Requirement: The records that follow must be transcribed exactly, each one in full.

Given data:

BEGIN

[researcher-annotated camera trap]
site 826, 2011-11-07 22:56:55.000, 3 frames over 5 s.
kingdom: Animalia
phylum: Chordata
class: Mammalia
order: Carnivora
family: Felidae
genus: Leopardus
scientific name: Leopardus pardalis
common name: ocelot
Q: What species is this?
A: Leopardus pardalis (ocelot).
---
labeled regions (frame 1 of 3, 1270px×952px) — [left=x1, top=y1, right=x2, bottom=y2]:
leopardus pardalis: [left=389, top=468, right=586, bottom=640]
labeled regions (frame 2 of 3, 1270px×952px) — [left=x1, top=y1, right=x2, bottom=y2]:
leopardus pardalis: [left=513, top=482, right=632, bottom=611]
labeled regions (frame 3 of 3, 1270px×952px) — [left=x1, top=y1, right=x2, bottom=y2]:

END

Result:
[researcher-annotated camera trap]
site 826, 2011-11-07 22:56:55.000, 3 frames over 5 s.
kingdom: Animalia
phylum: Chordata
class: Mammalia
order: Carnivora
family: Felidae
genus: Leopardus
scientific name: Leopardus pardalis
common name: ocelot
Q: What species is this?
A: Leopardus pardalis (ocelot).
---
labeled regions (frame 1 of 3, 1270px×952px) — [left=x1, top=y1, right=x2, bottom=y2]:
leopardus pardalis: [left=389, top=468, right=586, bottom=640]
labeled regions (frame 2 of 3, 1270px×952px) — [left=x1, top=y1, right=x2, bottom=y2]:
leopardus pardalis: [left=513, top=482, right=632, bottom=611]
labeled regions (frame 3 of 3, 1270px×952px) — [left=x1, top=y1, right=x2, bottom=y2]:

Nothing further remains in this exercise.